- Instruction
Return each line of the rows below that contains the word "photograph". Case counts, so only a match with the same capitalization qualifies.

- Source records
....
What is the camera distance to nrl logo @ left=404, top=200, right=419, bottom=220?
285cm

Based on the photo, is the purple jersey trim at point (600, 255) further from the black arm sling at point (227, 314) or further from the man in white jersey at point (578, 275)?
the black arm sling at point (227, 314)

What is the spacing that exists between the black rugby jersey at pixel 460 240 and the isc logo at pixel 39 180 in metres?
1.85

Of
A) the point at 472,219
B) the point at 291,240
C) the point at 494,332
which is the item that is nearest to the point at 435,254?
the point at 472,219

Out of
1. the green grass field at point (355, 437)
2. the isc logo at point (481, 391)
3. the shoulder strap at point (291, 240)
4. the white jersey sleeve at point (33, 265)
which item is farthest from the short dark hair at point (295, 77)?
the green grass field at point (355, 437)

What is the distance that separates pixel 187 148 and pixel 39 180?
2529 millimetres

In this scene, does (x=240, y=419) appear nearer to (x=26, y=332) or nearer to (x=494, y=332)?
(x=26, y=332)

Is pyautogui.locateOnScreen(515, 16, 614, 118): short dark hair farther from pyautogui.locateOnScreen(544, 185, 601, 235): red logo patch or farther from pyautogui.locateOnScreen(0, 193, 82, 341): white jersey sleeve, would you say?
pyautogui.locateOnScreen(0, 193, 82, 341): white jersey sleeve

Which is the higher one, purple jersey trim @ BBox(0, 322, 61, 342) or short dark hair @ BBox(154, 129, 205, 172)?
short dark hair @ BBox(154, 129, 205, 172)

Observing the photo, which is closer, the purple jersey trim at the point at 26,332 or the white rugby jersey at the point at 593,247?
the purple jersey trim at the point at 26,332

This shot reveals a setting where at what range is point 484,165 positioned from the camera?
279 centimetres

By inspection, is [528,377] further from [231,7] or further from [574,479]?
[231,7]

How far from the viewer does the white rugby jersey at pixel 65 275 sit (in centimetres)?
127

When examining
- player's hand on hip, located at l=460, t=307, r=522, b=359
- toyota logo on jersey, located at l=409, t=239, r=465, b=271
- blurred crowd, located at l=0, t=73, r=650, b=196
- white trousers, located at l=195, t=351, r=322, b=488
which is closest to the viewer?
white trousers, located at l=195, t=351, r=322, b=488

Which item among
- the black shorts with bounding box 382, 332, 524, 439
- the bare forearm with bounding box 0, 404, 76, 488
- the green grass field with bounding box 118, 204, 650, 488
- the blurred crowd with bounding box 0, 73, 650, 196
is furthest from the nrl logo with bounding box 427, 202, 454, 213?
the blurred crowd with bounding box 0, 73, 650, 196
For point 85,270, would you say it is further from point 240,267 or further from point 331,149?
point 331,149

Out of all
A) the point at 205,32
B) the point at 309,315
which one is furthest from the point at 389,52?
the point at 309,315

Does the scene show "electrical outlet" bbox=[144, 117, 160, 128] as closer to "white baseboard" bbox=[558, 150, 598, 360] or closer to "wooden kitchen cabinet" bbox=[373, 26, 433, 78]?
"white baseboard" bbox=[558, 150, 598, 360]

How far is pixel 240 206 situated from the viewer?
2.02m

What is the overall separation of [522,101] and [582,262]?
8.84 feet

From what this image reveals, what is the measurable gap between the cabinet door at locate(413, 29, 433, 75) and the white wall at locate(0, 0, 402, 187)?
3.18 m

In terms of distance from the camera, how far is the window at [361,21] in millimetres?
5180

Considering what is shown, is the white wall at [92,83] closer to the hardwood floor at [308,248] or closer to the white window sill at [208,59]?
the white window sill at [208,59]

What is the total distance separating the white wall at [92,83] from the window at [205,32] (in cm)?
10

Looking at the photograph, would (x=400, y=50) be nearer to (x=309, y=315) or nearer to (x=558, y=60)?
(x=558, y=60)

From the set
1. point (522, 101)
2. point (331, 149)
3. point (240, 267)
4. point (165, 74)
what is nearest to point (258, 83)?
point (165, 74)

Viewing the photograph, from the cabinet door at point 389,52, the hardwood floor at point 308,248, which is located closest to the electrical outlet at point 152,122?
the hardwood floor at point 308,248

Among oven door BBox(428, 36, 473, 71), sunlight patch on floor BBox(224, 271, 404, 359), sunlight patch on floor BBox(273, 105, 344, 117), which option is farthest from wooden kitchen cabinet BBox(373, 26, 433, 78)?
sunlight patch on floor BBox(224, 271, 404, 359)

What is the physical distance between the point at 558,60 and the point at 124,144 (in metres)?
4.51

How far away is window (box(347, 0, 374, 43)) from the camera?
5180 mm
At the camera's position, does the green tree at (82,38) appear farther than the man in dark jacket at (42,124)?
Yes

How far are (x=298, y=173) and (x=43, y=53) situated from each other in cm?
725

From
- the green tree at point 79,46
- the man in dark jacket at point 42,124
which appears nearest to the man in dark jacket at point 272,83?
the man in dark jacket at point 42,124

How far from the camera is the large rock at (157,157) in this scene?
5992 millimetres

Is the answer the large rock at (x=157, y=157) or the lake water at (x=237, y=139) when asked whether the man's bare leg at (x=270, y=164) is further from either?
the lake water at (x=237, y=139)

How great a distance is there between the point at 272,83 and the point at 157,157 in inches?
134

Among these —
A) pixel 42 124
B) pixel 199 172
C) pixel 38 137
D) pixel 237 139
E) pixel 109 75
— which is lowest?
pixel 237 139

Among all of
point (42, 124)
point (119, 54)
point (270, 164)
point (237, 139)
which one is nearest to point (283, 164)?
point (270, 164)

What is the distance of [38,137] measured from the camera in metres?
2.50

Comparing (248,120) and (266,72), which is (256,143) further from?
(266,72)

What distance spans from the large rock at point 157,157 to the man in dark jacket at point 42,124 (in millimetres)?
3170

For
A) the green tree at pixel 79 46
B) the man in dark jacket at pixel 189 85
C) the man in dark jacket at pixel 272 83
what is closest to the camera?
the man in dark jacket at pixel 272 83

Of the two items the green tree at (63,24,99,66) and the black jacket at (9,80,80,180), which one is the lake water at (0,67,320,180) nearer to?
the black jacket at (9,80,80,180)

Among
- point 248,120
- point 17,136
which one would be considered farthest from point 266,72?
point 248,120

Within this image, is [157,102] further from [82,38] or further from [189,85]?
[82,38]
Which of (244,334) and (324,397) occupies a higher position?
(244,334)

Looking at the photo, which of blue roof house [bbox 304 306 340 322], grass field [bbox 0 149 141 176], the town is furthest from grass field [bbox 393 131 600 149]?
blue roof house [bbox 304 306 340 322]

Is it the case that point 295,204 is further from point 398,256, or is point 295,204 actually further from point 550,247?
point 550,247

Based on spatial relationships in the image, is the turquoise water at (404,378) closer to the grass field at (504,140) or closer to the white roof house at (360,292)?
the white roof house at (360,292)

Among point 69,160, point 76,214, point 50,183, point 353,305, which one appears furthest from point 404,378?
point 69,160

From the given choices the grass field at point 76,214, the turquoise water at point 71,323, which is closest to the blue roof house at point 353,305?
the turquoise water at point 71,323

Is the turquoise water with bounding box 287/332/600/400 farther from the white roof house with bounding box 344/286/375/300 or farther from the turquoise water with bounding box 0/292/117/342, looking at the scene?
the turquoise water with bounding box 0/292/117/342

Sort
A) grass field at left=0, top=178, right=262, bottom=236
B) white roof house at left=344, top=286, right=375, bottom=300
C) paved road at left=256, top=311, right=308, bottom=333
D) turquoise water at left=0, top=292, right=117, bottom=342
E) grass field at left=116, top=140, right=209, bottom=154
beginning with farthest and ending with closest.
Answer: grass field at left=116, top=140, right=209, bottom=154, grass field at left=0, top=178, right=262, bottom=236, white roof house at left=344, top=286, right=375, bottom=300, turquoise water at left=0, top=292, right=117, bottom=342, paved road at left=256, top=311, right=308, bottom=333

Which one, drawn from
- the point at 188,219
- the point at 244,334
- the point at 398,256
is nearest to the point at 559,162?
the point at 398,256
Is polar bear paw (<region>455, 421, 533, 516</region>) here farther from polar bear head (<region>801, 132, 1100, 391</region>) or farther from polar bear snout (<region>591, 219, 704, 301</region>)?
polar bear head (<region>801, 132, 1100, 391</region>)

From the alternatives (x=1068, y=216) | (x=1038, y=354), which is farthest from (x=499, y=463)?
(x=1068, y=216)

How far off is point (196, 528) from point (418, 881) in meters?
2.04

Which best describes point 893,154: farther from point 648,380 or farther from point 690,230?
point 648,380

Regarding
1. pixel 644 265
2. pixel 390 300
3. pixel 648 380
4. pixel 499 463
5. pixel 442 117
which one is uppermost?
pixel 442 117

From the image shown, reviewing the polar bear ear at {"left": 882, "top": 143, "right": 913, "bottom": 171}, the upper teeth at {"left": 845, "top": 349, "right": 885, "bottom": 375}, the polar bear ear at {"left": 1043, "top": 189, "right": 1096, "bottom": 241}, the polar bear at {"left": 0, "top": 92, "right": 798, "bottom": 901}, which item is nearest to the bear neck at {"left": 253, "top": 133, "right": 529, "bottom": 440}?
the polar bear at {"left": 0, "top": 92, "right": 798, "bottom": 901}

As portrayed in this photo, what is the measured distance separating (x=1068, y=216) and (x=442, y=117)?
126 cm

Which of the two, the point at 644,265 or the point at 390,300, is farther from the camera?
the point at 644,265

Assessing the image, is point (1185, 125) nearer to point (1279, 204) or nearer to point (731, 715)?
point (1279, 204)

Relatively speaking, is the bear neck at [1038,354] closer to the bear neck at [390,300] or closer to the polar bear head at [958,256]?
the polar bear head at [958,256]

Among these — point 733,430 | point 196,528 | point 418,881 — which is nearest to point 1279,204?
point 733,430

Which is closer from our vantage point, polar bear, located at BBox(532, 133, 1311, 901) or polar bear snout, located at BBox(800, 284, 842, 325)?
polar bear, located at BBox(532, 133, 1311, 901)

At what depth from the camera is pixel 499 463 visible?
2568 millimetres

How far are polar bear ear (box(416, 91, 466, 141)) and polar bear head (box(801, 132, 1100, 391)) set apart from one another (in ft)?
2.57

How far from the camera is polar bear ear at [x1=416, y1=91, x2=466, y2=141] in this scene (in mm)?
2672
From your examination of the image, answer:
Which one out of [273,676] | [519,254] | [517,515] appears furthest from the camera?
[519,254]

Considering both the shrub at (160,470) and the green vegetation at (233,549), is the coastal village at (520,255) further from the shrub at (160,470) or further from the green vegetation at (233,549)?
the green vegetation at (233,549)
....
- Answer below
Looking at the photograph, would (x=400, y=50) be nearer to (x=309, y=315) or nearer to (x=558, y=60)?
Viewing the photograph, from the cabinet door at point 389,52, the hardwood floor at point 308,248, which is located closest to the electrical outlet at point 152,122?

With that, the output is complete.